# Who are your favorite suppliers?



## tubadubdub (Nov 14, 2010)

There are so many to choose from!

I've only tried From Nature With Love and Aquarius Essentials, but tonight I made a Bramble Berry order.

DayStar scents look great, too.

Ah, so many choices.


----------



## soapbuddy (Nov 14, 2010)

I have used BrambleBerry. Good fragrance oils. I have also used:
Aroma Haven/Rustic Escentuals
DayStar
BitterCreek
The Scent Works
Kangaroo Blue
The Chemistry Store
SweetCakes
LotionCrafter
Chase


----------



## tubadubdub (Nov 14, 2010)

The FOF is one dangerous site!   

I really could spend days browsing there.


----------



## TessC (Nov 14, 2010)

Daystar, Southern Garden Scents, Brambleberry, The Scent Works, Sweetcakes, Majestic Mountain Sage (love their Ginger Milk), and Moonworks are some of my faves.


----------



## lauramw71 (Nov 15, 2010)

The two sites I use most are WholesaleSuppliesPlus, and Natures Gardens.  I love that NG offers sampler packs!!


----------



## [email protected] (Nov 23, 2010)

*my new favorite*

Natures Gardens
I love thier fragrances and thier service LOVE LOVE!
http://www.naturesgardencandles.com/can ... s_A-Z.html


----------



## MrsFusion (Nov 23, 2010)

lauramw71 said:
			
		

> The two sites I use most are WholesaleSuppliesPlus, and Natures Gardens.  I love that NG offers sampler packs!!
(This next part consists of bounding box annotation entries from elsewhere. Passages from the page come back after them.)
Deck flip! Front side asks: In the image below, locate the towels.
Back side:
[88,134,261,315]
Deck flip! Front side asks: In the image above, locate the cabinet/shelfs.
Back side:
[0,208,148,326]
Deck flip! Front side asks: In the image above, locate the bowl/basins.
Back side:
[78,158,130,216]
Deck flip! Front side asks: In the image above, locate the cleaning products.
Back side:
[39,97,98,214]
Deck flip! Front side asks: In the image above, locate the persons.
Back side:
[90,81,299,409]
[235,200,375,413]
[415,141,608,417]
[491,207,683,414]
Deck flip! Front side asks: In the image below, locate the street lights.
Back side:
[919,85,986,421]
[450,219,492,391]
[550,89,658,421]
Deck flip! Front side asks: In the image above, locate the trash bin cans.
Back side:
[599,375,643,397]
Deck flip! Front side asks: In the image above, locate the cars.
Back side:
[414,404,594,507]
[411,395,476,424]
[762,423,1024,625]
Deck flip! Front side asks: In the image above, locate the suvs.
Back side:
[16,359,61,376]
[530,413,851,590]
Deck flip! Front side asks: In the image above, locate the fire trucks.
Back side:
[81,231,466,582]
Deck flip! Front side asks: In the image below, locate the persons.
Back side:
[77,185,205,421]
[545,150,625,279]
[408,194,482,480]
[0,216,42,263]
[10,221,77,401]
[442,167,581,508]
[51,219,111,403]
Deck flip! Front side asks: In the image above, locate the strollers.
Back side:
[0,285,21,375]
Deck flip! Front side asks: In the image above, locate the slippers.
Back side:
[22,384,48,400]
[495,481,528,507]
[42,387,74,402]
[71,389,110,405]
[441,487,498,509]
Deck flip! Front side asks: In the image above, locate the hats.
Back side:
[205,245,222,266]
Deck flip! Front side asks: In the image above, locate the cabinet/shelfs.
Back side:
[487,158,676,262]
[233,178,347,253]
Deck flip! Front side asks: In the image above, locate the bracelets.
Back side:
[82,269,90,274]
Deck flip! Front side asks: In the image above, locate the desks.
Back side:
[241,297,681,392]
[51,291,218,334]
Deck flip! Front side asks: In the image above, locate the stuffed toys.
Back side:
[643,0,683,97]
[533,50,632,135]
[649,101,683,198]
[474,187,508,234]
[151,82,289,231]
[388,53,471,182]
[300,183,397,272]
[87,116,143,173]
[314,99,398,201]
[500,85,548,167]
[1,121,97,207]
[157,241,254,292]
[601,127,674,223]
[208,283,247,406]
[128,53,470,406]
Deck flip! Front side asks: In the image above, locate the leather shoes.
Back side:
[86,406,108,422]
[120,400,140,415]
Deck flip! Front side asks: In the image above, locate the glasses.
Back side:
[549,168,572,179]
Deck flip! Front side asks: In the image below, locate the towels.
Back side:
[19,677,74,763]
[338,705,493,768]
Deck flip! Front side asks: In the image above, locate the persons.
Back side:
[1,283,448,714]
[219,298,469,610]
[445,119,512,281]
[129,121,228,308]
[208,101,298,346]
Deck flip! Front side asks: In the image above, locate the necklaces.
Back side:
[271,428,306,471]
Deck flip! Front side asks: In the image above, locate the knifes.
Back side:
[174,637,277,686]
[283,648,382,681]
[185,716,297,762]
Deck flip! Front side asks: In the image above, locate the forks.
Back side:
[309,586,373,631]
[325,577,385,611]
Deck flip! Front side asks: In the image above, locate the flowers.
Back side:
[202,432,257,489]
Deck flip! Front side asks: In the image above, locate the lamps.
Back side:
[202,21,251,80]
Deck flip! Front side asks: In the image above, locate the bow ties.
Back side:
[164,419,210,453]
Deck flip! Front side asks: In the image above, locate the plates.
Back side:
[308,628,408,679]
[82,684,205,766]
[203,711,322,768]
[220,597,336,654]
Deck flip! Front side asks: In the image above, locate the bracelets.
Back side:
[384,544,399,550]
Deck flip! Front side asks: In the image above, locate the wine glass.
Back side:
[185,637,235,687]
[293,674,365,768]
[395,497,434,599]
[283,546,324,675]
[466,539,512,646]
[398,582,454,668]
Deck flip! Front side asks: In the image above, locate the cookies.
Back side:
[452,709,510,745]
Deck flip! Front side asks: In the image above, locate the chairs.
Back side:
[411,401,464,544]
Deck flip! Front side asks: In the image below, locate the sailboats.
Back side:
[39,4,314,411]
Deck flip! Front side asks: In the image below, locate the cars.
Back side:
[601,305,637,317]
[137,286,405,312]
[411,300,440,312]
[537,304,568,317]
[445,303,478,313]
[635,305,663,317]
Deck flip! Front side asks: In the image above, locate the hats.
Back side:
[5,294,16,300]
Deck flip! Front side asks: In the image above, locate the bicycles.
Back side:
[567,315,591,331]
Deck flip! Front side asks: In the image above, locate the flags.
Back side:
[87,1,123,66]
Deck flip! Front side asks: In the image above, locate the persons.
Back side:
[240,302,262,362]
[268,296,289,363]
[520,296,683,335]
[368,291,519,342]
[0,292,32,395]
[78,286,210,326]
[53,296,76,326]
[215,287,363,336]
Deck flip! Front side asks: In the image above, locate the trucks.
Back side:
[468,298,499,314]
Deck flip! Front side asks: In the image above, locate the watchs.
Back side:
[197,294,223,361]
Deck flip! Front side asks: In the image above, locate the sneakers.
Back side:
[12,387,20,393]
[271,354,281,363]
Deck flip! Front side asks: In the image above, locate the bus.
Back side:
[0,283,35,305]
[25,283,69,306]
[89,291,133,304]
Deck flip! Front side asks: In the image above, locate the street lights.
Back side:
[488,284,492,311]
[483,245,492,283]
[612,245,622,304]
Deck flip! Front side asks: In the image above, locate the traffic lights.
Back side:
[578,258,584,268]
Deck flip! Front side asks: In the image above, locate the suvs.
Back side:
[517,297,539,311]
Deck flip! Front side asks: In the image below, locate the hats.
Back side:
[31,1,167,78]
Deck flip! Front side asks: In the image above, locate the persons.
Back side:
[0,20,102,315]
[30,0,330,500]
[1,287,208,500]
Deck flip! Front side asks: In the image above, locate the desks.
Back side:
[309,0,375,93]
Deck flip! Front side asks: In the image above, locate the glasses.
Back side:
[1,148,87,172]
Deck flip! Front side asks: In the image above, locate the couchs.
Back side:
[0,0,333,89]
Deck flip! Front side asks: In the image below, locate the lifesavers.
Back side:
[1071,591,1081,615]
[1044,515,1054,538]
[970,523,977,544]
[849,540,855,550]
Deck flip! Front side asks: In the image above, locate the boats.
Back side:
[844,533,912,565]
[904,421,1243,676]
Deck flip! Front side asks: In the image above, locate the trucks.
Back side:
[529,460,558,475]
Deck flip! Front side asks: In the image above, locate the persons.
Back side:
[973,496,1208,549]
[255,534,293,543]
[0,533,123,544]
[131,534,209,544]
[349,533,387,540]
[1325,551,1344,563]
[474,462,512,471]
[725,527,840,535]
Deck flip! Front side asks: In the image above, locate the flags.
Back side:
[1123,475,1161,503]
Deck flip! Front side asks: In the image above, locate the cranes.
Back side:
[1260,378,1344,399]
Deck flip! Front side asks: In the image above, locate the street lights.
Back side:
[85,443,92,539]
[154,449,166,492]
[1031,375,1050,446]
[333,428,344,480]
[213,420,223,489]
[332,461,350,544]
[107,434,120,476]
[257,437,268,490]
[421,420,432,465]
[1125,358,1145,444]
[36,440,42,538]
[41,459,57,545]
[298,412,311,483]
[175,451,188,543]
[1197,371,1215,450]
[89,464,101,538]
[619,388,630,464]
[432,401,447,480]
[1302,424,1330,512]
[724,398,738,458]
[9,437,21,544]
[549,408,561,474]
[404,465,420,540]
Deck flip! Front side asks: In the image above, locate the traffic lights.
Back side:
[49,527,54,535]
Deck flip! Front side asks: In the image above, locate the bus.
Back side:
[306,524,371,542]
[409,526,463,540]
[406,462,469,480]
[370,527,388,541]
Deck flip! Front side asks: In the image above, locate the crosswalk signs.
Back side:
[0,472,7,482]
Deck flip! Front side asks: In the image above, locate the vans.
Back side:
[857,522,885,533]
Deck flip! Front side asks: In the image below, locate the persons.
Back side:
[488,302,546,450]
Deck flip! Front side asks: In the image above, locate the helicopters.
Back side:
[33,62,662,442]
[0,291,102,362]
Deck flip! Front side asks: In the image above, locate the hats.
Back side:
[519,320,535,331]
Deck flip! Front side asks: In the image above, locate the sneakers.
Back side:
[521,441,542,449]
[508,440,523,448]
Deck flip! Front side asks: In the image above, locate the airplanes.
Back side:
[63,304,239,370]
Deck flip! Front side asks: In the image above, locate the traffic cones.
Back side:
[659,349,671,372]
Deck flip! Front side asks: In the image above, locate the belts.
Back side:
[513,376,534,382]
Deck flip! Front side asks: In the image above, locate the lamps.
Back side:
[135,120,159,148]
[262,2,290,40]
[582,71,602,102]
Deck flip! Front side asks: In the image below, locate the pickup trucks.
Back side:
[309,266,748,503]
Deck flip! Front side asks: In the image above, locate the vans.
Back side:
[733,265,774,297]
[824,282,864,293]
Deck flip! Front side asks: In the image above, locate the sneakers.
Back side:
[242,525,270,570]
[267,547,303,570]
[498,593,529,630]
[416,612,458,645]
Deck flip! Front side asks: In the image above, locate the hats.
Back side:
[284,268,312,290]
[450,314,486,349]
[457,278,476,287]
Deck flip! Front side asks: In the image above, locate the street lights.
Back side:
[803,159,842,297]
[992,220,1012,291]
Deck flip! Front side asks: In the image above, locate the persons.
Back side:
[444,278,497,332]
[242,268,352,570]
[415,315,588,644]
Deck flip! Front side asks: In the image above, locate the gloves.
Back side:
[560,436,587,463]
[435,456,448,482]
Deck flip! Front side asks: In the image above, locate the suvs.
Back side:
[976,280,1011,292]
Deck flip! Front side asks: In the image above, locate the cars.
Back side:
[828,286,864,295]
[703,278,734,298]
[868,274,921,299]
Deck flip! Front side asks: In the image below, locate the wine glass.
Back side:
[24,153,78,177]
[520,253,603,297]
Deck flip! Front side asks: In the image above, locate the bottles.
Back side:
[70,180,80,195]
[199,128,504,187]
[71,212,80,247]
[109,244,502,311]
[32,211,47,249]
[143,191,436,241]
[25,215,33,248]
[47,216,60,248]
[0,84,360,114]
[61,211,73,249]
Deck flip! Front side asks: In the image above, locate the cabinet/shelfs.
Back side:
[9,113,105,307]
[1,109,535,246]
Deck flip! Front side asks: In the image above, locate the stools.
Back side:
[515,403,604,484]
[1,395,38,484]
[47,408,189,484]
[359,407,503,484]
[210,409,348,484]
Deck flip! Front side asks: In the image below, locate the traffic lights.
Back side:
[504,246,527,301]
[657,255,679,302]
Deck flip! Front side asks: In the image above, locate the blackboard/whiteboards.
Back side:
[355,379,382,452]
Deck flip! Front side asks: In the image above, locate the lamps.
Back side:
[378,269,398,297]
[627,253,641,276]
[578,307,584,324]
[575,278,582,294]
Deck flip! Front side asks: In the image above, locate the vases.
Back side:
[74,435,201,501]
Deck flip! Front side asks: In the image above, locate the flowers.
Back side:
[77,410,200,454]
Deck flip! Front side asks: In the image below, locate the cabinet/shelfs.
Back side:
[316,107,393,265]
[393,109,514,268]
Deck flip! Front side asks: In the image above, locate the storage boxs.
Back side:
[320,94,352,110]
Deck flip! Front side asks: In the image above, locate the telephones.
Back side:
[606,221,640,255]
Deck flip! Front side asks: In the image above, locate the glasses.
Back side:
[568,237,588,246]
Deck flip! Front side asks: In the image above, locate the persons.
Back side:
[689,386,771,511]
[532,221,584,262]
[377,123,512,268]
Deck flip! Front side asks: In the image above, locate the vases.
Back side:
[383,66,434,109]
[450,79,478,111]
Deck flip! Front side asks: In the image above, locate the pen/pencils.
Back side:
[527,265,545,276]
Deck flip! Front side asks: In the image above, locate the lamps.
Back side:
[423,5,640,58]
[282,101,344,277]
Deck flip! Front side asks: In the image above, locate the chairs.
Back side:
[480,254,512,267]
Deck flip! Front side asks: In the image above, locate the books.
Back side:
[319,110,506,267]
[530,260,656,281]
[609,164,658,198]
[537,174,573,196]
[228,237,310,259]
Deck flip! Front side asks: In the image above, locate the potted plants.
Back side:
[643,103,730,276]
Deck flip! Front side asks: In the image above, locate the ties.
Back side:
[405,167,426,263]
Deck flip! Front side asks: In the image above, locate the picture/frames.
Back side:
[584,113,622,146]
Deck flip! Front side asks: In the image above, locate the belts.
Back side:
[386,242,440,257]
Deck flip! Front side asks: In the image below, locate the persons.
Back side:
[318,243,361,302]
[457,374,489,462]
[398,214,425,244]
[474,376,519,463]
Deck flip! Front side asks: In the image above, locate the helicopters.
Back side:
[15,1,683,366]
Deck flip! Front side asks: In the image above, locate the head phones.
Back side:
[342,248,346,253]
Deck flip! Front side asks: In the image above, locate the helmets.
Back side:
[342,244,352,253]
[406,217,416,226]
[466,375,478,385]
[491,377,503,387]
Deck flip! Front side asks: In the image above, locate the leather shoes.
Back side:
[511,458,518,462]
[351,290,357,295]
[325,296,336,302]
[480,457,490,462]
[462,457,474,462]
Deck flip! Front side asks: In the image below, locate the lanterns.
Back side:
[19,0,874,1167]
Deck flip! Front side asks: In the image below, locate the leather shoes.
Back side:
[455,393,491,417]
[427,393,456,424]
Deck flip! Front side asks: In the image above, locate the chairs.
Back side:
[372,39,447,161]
Where do you find the sample packs?


----------



## jeffsangie (Nov 24, 2010)

*Fragrance Oils*

I am new to soap making just made my first batch last night.  I was wondering can I use the fragrance oils that they asll in Wal-Mart that are in the candle area.  The ones that can be used for making potpouri.  I don't want to go into a lot of money investing until I make sure I can do this.


----------



## MrsFusion (Nov 24, 2010)

No you can't.  They aren't skin safe.


----------



## soapbuddy (Nov 24, 2010)

MrsFusion said:
			
		

> No you can't.  They aren't skin safe.


I agree. Some vendors offer sample packs which would work out better for you.


----------



## punkflash54 (Nov 24, 2010)

i love natures garden, Lonestar candle supply is ok alil pricey though. save on scents is kind of hit or miss. i like wholesale supplies plus too but i've found them to be on the more expensive side


----------



## NancyRogers (Nov 24, 2010)

My favorites come from

http://www.naturesgardencandles.com/

http://www.daystarsupplies.com/

http://bertsheavenscent.com/shop/   (great great prices...some hit or miss.  I'd be happy to answer questions about FOs here before you order if you like)

http://southerngardenscents.com/  (a touch prices, but they are so worth it.  Fantastic cust. service too...the best)


----------



## Loyceann (Feb 3, 2011)

I use 
http://www.lonestarcandlesupply.com
http://www.naturesgardencandles.com/
http://www.camdengrey.com/
http://www.boleks.com
http://www.wholesalesuppliesplus.com/
http://www.saveonscents.com
http://www.creativeilluminations.com/

Camden Gray has nice scents, but very pricey.


----------



## nursenancy (Feb 3, 2011)

I use alot of different suppliers, but I find that all of my personal favorites come from Moonworks.  
I also like 
Natures Garden - love their variety - and the reviews really help me
Bert's
Candlescience
Backwoods
among others

WSP I use mostly for packaging and ingredients - they have some great surplus and sale stuff


----------



## ncfox527 (Feb 3, 2011)

I like Brambleberry but it seems to take much longer for me to get orders from them than it does from others (Maybe because we're on opposite sides of the US?).  The quality of products is good if you can wait, though.

Right now, my "go to" suppliers are Elements Bath & Body and Wholesale Supplies Plus.  They both have competitive prices and I've been happy with the quality, too.  They also have really fast shipping (I usually get orders from Elements B&B within 2-3 days!)


----------



## judymoody (Feb 8, 2011)

AHRE (SC) - great customer service, fast shipping and nothing I've ordered smells fake or chemically

Peak Candle (CO) - I took advantage of some of their sampler pack sales.  So far, everything I've soaped has worked out well.

Brambleberry - very good for both EO and FO

Camden Grey (FL) - I have had a very positive experience with them so far.  I have bought primarily EOs from them.  Their FOs are not as well reviewed as some other suppliers and I've only tried a few.  Their prices are great.  Shipping can be pricey unless you fall under 4 lbs and then it's flat rate fedex, $8.95

Elements Bath and Body (US South) - great customer service and fair prices.  Quick and fairly priced shipping.  While not all fragrances have been to my taste, they don't smell artificial or cheap.

SGS (US South): they have sniffie sampler packs - a sample perfume vial's worth x 5 for three dollars, including shipping.  You can order up to three at a time.  I haven't reordered yet, but OOB they smelled very promising.

I just ordered from Bitter Creek North (WI) for the first time.

I've also heard good things about Nature's Garden (midwest) and soapsupplies.net (FL) (flat rate $7.95 shipping) but haven't ordered from them.


----------